Difficile de se passer de logiciel de FAO pour programmer une machine-outil à commande numérique (MOCN). Les solutions du marché sont nombreuses et ont atteint un haut degré de maturité et de performance. Mais, de quoi s’agit-il précisément ?

Dans le cas d’une démarche numérique continue, le modèle 3D de la pièce issu de la CAO est utilisé pour préparer les parcours d’usinage à l’aide d’un logiciel de FAO. Notons que très souvent, le donneur d’ordres ne fournit qu’un plan 2D. C’est au sous-traitant de reconstruire la pièce en 3D à l’aide du modeleur CAO intégré à son logiciel de FAO avant de la traduire en programme de fabrication. C’est pourquoi, la majorité des offres de FAO sont en fait des logiciels de CFAO.

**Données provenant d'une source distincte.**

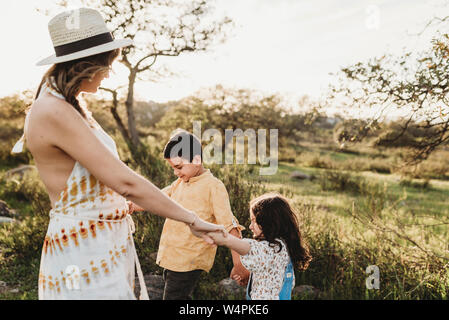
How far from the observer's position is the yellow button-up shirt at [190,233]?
2.61 m

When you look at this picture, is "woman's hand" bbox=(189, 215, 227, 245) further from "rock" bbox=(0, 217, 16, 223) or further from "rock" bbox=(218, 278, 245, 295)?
"rock" bbox=(0, 217, 16, 223)

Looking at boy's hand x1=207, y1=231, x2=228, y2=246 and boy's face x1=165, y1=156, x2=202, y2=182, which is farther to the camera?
boy's face x1=165, y1=156, x2=202, y2=182

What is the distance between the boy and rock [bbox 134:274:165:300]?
1.03 metres

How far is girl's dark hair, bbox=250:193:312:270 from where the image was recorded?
2.33 m

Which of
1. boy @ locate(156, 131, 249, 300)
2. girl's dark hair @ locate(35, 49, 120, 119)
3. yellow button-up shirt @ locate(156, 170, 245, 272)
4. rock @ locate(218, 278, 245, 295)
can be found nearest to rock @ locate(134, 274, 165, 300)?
rock @ locate(218, 278, 245, 295)

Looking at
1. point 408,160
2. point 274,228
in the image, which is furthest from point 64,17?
point 408,160

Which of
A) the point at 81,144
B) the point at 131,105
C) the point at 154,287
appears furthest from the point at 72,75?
the point at 131,105

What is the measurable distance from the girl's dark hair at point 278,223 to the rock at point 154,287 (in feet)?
5.79

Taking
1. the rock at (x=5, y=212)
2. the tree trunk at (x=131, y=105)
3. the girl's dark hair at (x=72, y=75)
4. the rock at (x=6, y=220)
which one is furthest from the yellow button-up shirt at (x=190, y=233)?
the tree trunk at (x=131, y=105)

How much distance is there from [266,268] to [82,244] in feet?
3.71

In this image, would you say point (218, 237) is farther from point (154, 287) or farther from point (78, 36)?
point (154, 287)

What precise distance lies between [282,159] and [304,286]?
71.7ft

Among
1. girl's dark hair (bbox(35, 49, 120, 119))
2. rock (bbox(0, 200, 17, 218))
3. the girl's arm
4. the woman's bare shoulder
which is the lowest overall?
rock (bbox(0, 200, 17, 218))

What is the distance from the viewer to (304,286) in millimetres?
3766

La phase d’industrialisation commence. L’application de FAO permet d’analyser la géométrie de la pièce et les données techniques de fabrication (PMI) associées. Elle délivre à cette occasion de nombreuses informations comme le volume du brut, la dimension des trous, des rayons de courbures, les différents plans d’axe Z, etc. Le responsable méthodes en déduit le nombre d’axes optimal pour usiner sa pièce, donc la machine, ainsi que les outils indispensables pour cela. L’opération suivante consiste à construire la gamme de fabrication en fonction du triptyque : matière, outil, procédé d’usinage. Les formes standards (features), sont automatiquement reconnues par le logiciel. Elles sont alors associées à des parcours et à des outils prédéfinis pour réaliser ces opérations dans le matériau choisi et selon des conditions d’usinage déterminées. Dans les domaines de la tôlerie ou de l’usinage du bois, par exemple, ces automatismes sont particulièrement performants et couvrent une grande partie des usinages classiques. En revanche, les poches, les dépouilles et formes gauches sont, elles, gérées par le technicien méthodes. Notons que celui-ci conserve la main en permanence pour imposer ses choix techniques y compris sur les parcours choisi automatiquement par la FAO.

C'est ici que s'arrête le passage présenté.